Dr. Duckenson Lorthe Blema, the country's health minister who fell ill and was delayed, believes that he was the intended target.
“I'm not crazy — I wanted to do well and it went badly,” Dr. Blema, who was fired after the attack, said in an interview. “It turned into a fiasco. I am the scapegoat.”
Dr. Blema insisted that he had asked for a police presence at the event and did not know why there was so little protection. He defended the hospital's lack of supplies, saying he intended to “gradually” open the facility as a non-gunshot wound outpatient clinic.
The Minister of Justice admitted that there was no coordination between the Ministry of Health and the police and that no proper security assessment had been carried out beforehand.
“Neighborhoods are run by gangs and the police are working to rebuild them,” he said, noting that while the crisis in the capital and rural Artibonite Valley was severe, much of the country was functioning normally.
Haiti's descent into chaos was largely triggered by the July 2021 assassination of its last elected president, Jovenel Moise. Gangs that make money from illegal checkpoints, extortion and kidnapping have used the political vacuum to expand their territories.
With no elected national leaders, the country is governed by a transitional council made up of rival political parties, and the interim presidency rotates among its members.
The latest surge in violence began on November 11 when the council replaced the prime minister, and gangs took advantage of the political turmoil to shoot down US commercial airliners and escalate their rampage.

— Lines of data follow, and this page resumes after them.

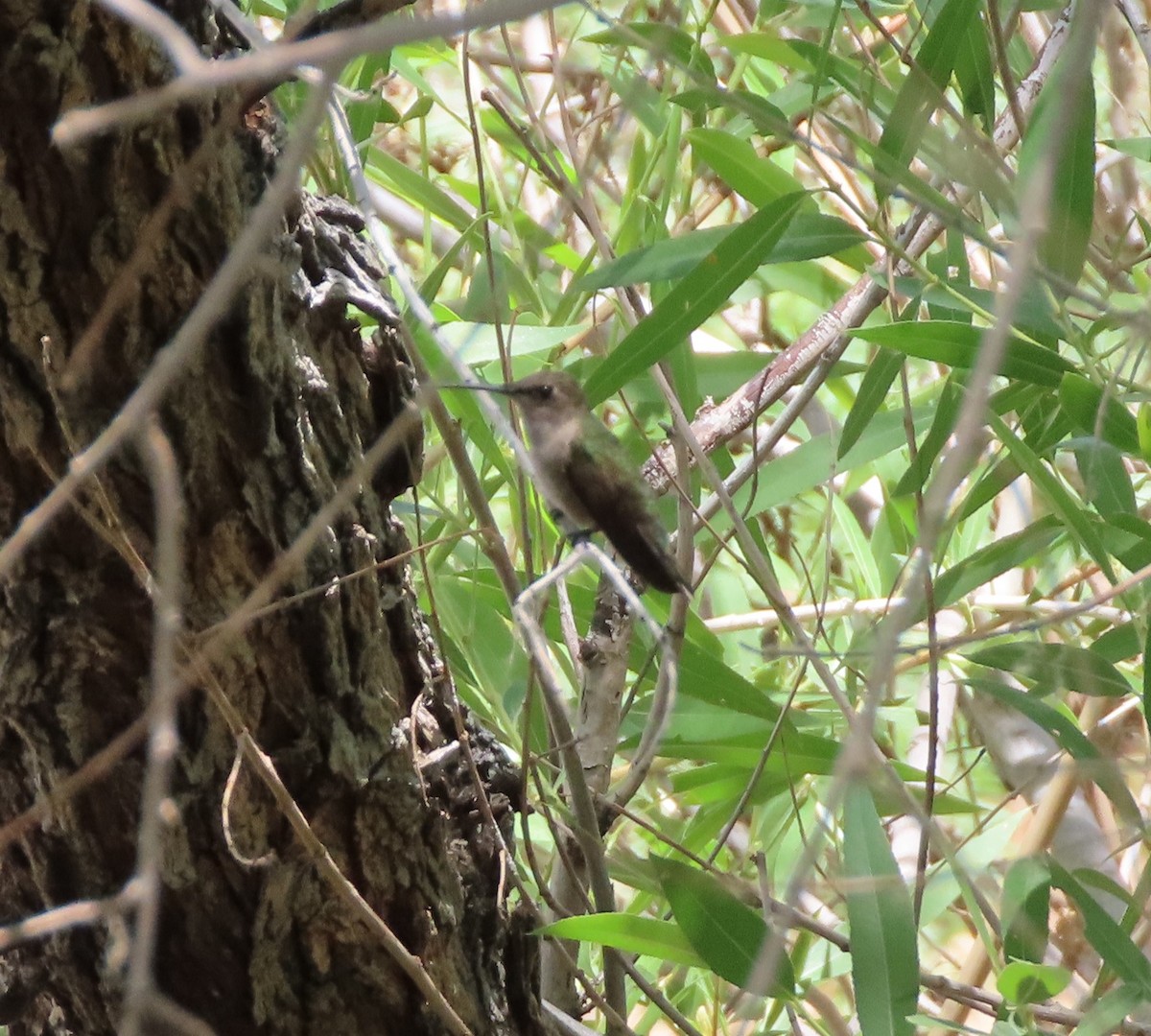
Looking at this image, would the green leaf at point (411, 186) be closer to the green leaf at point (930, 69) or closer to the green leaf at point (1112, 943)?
the green leaf at point (930, 69)

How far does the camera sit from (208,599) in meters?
0.97

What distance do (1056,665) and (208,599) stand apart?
0.89 metres

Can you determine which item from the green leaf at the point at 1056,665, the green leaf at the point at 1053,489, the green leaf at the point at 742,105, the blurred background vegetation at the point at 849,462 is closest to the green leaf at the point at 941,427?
the blurred background vegetation at the point at 849,462

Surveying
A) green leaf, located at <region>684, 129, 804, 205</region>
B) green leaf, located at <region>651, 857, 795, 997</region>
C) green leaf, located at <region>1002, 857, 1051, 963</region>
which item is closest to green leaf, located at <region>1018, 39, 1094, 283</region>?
green leaf, located at <region>684, 129, 804, 205</region>

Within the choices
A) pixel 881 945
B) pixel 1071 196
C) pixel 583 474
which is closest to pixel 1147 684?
pixel 881 945

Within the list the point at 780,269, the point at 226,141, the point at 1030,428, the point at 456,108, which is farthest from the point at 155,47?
the point at 456,108

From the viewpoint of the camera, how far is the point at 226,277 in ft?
1.29

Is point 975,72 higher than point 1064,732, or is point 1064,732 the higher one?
point 975,72

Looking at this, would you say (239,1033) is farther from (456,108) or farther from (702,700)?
(456,108)

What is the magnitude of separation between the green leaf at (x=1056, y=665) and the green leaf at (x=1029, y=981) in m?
0.35

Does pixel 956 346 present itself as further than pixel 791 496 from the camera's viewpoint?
No

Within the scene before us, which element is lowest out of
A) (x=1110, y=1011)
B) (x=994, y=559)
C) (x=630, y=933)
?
(x=1110, y=1011)

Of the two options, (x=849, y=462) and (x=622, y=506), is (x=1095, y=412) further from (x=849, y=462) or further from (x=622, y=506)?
(x=622, y=506)

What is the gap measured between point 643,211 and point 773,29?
279mm
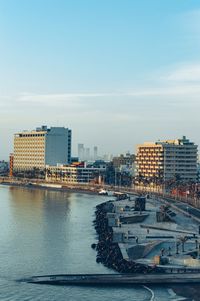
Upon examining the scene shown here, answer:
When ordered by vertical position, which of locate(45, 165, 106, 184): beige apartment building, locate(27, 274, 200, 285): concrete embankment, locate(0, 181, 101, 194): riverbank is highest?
locate(45, 165, 106, 184): beige apartment building

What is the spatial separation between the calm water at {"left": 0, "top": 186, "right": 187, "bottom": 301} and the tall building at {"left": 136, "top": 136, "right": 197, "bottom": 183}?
49494 millimetres

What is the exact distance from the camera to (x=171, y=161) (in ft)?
500

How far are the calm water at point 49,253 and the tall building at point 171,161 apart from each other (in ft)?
162

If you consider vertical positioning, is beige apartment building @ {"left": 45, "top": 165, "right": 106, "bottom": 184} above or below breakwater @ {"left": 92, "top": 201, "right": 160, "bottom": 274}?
above

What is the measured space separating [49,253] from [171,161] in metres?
98.8

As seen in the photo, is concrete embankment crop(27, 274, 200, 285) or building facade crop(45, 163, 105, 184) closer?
concrete embankment crop(27, 274, 200, 285)

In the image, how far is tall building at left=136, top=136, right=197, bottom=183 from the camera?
151625mm

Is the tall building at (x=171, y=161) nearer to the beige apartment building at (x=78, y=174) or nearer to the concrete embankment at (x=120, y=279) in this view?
the beige apartment building at (x=78, y=174)

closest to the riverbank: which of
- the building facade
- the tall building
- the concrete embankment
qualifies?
the building facade

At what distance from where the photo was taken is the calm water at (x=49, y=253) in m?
41.8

Haiti's main airport has since been closed.
More than 5,300 people were killed in Haiti last year, and the total number of people forced to leave their homes now exceeds 700,000. International Organization for Migration.

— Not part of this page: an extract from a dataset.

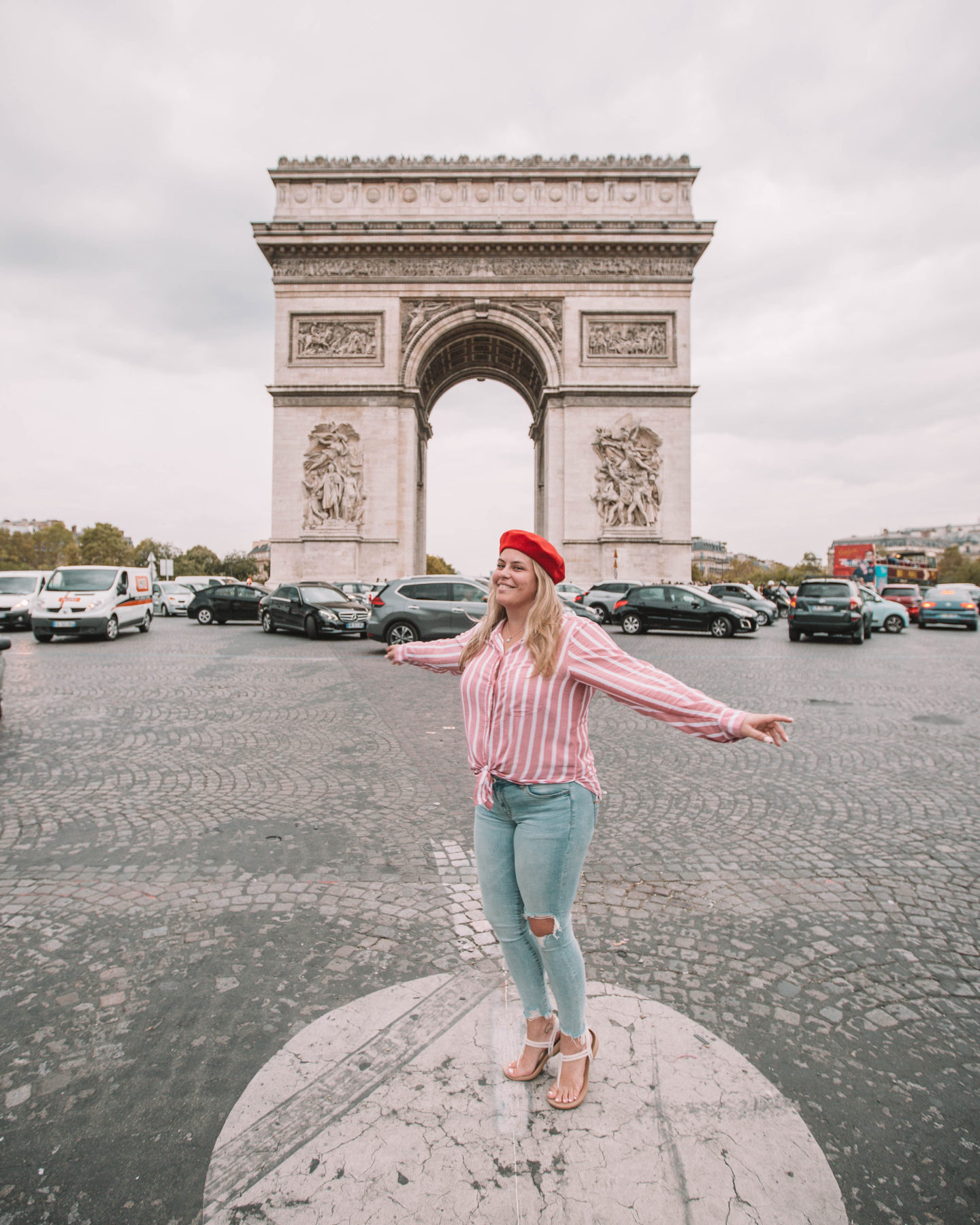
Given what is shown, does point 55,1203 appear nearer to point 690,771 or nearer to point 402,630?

Gang checkpoints and ambushes disrupted food supplies and the nonprofit group Mercy Corp, It estimates that around 5 million people – half the country's population – face severe food insecurity.
New Prime Minister Alix Didier Fils-Aimé announced a pay rise for police officers in his only press conference since taking office nearly two months ago and said he was committed to restoring the rule of law.

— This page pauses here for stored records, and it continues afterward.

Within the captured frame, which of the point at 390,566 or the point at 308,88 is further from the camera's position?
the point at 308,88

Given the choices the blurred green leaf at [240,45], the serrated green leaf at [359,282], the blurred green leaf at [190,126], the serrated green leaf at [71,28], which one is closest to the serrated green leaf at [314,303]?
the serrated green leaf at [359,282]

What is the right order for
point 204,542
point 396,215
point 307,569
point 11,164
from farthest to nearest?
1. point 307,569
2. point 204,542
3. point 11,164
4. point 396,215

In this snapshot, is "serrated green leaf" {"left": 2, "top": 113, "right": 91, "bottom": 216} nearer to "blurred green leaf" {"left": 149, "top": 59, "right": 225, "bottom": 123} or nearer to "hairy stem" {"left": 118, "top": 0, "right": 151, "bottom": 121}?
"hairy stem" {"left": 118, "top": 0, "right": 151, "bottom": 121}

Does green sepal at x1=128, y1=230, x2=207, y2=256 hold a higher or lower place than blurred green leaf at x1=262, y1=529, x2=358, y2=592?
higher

The prime minister and members of the presidential council declined to comment for this article.
The President of the Council, Leslie Wolter, in his speech on New Year's Eve, insisted that the elections will be held this year as well, but compared the current situation to a war. A police spokesman said he had no comment.
The commander of the Kenyan-led mission, Godfrey Otunge, also did not respond to requests for comment, complaining that the mission's successes were not publicized enough.
“Haiti's future is bright,” he said in a recent message posted online.
The US State Department, which has allocated $600 million for the Kenyan mission, has defended its record, noting that a recent operation with police resulted in the death of a high-profile gang member.
Two police stations have recently reopened and the Kenyan mission now has a permanent presence near the main port, which has long been controlled by the gangs, the State Department said.
The agency says that the US government sent several materials in December.
But without significantly greater foreign aid, experts say Haiti's deteriorating trajectory is unlikely to be reversed.
“The Haitian government really doesn't know exactly what they're doing,” says Sophie Rutenbar, a visiting scholar at New York University who is helping to direct United Nations operations in Haiti until 2023. worse options.”
Some of the injured journalists blamed gangs and the government for the disaster that cost precious lives.
“None of this would have happened if the state had taken its responsibilities,” said Velondi Miracle, who was shot seven times in the leg, temple and mouth. “The state is a legal force and should not allow pirates access to places where the state cannot respond.”
Andre Paultre Reported from Port-au-Prince, Haiti.